**THE REQUEST**
Repeat word for word every line from the beginning of the records through the line that contains "24L63 30H67L70 28V23L66", including that line.

**DATASET ROWS**
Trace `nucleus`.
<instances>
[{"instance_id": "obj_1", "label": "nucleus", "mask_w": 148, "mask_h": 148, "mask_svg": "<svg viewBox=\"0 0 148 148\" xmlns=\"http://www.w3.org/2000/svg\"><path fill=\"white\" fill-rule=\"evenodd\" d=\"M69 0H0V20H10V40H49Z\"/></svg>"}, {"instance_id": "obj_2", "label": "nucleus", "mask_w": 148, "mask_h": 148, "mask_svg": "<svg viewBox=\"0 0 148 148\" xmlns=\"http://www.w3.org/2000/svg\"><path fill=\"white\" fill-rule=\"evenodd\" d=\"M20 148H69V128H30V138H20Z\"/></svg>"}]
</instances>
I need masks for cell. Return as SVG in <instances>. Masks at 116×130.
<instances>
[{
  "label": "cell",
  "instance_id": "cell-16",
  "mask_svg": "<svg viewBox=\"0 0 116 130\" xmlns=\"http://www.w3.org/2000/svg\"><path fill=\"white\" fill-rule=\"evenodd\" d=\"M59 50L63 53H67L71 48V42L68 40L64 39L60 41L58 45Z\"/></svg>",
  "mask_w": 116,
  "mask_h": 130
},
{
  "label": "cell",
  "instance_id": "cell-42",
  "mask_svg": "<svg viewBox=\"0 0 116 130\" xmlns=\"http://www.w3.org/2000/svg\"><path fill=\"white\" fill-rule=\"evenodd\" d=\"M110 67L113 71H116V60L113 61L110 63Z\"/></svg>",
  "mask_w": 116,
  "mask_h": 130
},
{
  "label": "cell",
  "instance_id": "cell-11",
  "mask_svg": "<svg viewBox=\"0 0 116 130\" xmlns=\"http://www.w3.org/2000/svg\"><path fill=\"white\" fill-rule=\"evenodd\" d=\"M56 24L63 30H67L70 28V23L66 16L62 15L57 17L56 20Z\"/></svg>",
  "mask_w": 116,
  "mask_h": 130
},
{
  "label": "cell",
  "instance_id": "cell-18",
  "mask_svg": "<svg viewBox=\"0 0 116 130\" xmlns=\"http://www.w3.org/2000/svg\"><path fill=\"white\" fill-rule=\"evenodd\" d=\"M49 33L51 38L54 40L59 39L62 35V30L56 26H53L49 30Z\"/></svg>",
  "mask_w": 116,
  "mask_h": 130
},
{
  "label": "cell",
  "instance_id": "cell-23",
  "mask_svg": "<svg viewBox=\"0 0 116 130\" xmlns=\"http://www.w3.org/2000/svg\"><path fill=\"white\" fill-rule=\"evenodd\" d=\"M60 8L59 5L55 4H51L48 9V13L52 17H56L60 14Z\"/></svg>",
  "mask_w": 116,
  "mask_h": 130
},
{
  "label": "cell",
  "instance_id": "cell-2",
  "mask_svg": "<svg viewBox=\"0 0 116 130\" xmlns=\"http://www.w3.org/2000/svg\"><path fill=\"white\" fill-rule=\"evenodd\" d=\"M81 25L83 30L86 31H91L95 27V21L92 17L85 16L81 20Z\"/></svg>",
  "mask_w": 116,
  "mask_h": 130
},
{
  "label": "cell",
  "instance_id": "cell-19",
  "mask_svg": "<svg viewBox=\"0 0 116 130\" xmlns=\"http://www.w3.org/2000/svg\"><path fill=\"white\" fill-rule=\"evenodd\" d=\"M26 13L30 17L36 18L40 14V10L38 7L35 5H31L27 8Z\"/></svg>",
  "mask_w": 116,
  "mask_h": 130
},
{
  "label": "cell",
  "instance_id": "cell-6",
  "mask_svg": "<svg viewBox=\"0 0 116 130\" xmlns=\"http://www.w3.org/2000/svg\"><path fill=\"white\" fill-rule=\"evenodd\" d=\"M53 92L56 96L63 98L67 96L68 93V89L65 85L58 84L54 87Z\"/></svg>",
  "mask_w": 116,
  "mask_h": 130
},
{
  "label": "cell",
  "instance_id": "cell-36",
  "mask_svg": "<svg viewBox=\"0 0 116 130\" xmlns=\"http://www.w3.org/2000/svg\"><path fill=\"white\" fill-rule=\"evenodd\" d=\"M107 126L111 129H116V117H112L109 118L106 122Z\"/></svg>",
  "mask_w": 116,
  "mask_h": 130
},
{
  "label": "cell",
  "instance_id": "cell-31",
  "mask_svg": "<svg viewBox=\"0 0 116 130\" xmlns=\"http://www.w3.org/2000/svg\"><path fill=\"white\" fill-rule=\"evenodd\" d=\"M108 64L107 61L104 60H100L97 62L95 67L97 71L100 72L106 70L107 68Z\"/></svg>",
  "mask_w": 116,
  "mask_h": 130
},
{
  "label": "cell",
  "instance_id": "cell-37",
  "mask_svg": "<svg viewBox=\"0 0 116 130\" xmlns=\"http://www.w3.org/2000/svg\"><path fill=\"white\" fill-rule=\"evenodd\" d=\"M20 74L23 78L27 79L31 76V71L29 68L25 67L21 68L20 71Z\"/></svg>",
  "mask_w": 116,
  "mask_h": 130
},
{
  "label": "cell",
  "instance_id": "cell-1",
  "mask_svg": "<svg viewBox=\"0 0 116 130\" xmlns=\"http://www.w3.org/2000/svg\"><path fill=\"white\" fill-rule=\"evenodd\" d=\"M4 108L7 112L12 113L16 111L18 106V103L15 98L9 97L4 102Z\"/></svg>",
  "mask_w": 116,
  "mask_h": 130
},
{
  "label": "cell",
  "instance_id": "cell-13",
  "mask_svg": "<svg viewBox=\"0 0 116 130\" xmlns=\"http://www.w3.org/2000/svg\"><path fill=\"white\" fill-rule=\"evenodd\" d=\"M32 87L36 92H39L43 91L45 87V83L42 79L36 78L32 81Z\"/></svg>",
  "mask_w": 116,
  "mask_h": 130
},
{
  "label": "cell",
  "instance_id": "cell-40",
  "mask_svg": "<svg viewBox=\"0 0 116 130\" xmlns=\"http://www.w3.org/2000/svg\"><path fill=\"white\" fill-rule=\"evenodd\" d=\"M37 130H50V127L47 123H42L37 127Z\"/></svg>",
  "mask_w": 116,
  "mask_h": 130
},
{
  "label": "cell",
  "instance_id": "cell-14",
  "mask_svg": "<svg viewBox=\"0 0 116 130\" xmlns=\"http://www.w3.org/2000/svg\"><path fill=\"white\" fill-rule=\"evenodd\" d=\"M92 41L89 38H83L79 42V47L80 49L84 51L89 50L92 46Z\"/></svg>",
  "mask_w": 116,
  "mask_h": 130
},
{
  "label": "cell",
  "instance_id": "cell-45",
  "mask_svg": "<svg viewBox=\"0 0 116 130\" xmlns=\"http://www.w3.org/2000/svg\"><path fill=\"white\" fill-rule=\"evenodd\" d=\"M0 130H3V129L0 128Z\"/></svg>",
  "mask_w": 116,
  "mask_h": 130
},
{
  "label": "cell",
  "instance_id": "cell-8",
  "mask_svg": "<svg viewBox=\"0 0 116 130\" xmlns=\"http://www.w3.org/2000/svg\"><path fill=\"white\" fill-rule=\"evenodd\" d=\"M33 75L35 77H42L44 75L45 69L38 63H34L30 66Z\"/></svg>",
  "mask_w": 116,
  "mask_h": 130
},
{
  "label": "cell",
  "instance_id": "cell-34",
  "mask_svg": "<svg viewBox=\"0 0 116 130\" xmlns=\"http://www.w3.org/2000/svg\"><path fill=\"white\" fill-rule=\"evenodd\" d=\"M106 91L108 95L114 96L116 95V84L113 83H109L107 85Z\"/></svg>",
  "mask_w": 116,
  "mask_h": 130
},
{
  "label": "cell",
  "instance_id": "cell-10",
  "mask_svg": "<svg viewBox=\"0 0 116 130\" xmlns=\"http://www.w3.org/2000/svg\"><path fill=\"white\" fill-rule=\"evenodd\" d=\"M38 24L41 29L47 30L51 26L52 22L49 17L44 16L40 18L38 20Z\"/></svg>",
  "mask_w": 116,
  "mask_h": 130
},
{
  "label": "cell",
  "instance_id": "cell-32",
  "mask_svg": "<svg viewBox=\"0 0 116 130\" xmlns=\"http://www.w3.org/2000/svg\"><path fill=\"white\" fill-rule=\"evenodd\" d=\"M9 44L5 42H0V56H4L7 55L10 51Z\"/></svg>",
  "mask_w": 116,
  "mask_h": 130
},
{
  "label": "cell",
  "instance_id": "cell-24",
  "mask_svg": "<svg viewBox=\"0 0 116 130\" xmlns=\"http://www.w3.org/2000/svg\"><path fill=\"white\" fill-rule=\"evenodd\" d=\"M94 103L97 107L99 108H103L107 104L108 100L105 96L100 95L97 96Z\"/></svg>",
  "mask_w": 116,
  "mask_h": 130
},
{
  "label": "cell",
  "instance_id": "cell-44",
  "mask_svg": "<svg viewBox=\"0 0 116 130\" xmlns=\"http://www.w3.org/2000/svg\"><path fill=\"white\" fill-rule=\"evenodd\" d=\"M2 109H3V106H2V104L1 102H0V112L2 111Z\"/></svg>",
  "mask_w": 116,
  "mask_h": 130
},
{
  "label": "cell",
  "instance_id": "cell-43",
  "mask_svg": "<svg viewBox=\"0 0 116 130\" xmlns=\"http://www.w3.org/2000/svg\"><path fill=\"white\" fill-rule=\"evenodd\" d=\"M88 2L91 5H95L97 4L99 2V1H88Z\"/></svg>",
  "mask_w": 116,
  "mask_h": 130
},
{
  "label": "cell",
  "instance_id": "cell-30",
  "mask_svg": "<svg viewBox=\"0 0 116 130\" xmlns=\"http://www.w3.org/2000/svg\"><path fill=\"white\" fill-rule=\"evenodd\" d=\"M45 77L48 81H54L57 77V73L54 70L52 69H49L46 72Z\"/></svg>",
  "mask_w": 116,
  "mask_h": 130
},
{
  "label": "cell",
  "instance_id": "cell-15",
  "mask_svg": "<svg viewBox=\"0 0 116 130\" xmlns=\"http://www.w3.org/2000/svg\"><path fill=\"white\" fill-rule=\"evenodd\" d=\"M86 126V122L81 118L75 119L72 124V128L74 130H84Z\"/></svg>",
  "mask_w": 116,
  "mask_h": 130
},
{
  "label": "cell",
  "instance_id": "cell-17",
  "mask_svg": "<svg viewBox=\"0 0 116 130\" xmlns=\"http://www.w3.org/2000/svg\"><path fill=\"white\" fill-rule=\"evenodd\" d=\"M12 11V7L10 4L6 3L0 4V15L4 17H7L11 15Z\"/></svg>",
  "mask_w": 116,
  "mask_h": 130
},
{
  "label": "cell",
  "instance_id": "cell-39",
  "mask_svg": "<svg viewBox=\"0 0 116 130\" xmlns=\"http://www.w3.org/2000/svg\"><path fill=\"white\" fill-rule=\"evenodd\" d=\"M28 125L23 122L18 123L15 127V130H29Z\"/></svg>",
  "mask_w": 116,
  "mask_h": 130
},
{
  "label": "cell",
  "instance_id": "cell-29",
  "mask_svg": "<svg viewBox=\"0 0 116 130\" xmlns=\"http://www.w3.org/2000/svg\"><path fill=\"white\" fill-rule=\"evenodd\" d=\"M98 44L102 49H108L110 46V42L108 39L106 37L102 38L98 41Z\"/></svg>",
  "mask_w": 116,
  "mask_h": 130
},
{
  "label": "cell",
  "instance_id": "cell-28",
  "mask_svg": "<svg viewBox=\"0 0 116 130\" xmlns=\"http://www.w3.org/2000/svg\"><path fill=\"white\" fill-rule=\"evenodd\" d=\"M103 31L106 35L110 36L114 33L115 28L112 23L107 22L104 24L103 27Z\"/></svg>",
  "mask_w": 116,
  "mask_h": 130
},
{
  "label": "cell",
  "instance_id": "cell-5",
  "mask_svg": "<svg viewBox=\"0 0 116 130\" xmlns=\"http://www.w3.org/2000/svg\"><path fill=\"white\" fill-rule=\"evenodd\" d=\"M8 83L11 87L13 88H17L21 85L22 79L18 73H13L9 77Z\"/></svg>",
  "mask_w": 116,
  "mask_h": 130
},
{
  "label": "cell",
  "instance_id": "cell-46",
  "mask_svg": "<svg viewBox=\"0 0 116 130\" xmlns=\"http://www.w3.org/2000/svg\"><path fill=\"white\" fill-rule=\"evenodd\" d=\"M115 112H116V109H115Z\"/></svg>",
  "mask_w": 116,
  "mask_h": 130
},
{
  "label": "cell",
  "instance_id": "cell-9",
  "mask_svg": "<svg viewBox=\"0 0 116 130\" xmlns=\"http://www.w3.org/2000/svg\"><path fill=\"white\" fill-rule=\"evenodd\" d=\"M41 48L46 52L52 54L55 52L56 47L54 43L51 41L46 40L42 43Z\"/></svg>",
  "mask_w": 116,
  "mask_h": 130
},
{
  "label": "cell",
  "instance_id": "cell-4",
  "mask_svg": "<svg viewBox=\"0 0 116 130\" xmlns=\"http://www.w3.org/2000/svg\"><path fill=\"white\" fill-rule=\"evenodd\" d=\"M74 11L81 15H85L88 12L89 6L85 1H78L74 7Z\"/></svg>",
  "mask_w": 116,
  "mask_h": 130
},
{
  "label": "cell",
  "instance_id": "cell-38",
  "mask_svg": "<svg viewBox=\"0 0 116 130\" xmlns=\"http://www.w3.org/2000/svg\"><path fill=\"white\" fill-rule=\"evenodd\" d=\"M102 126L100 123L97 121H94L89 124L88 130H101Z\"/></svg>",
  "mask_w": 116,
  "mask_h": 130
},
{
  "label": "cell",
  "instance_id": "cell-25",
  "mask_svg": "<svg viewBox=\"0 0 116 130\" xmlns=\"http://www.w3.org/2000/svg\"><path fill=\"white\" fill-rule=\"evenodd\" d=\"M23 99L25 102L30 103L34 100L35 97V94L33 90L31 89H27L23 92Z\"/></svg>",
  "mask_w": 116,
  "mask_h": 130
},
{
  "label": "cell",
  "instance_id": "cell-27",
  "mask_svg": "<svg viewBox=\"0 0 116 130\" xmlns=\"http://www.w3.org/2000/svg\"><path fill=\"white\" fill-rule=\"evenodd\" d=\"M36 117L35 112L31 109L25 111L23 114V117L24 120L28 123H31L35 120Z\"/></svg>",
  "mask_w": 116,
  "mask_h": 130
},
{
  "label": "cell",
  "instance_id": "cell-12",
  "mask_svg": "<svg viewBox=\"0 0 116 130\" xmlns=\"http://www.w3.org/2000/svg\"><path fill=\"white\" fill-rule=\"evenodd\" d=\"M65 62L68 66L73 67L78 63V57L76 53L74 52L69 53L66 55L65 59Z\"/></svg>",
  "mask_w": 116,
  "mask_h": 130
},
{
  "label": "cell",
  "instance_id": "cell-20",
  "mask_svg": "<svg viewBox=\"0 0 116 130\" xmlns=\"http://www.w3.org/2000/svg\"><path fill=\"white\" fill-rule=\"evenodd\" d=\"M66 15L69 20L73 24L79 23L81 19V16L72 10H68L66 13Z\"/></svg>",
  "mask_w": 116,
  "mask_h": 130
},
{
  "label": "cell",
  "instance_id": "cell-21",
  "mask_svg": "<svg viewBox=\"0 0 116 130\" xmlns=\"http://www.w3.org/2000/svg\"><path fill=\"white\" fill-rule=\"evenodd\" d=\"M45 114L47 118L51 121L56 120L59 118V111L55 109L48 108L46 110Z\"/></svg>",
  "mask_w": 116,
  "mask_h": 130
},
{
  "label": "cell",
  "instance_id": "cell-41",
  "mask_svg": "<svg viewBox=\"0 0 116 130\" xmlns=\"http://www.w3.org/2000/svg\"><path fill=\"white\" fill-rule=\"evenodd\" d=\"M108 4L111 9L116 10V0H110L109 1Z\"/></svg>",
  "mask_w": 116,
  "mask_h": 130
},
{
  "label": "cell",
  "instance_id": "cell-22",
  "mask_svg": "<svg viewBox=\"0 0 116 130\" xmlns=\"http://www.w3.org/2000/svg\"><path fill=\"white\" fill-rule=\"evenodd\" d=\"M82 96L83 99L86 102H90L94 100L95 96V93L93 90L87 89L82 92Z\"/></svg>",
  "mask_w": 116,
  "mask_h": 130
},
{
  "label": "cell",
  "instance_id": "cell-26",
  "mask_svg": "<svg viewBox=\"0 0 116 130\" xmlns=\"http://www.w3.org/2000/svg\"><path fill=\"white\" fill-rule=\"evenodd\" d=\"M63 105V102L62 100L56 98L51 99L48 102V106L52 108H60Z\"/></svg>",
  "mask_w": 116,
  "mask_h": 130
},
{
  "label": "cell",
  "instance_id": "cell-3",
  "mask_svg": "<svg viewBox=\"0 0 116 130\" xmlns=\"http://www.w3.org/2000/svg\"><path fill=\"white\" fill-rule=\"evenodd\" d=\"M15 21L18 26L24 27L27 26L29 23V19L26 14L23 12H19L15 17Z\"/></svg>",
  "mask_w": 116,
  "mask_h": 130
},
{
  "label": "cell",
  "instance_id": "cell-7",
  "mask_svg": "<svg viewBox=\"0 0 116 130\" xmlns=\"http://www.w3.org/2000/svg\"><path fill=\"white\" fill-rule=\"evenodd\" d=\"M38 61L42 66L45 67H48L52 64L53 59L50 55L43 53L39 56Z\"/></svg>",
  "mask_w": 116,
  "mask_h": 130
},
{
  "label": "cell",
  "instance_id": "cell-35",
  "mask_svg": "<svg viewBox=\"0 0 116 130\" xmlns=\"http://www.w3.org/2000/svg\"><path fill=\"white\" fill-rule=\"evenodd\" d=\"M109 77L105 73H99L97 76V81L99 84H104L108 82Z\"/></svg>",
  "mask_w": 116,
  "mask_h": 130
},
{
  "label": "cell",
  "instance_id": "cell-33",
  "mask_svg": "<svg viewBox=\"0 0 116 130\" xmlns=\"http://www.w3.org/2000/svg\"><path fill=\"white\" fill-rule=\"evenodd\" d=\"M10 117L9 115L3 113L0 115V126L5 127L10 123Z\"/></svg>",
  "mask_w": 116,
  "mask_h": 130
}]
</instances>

**FULL RESPONSE**
Trace `nucleus`.
<instances>
[{"instance_id": "obj_1", "label": "nucleus", "mask_w": 148, "mask_h": 148, "mask_svg": "<svg viewBox=\"0 0 148 148\" xmlns=\"http://www.w3.org/2000/svg\"><path fill=\"white\" fill-rule=\"evenodd\" d=\"M69 0H0V20H10V40H49Z\"/></svg>"}, {"instance_id": "obj_2", "label": "nucleus", "mask_w": 148, "mask_h": 148, "mask_svg": "<svg viewBox=\"0 0 148 148\" xmlns=\"http://www.w3.org/2000/svg\"><path fill=\"white\" fill-rule=\"evenodd\" d=\"M20 148H69V128H30V138H20Z\"/></svg>"}]
</instances>
I need masks for cell. Return as SVG in <instances>. Masks at 116×130.
<instances>
[{
  "label": "cell",
  "instance_id": "cell-16",
  "mask_svg": "<svg viewBox=\"0 0 116 130\" xmlns=\"http://www.w3.org/2000/svg\"><path fill=\"white\" fill-rule=\"evenodd\" d=\"M59 50L63 53H67L71 48V42L68 40L64 39L60 41L58 45Z\"/></svg>",
  "mask_w": 116,
  "mask_h": 130
},
{
  "label": "cell",
  "instance_id": "cell-42",
  "mask_svg": "<svg viewBox=\"0 0 116 130\" xmlns=\"http://www.w3.org/2000/svg\"><path fill=\"white\" fill-rule=\"evenodd\" d=\"M110 67L113 71H116V60L113 61L110 63Z\"/></svg>",
  "mask_w": 116,
  "mask_h": 130
},
{
  "label": "cell",
  "instance_id": "cell-11",
  "mask_svg": "<svg viewBox=\"0 0 116 130\" xmlns=\"http://www.w3.org/2000/svg\"><path fill=\"white\" fill-rule=\"evenodd\" d=\"M56 24L63 30H67L70 28V23L66 16L62 15L57 17L56 20Z\"/></svg>",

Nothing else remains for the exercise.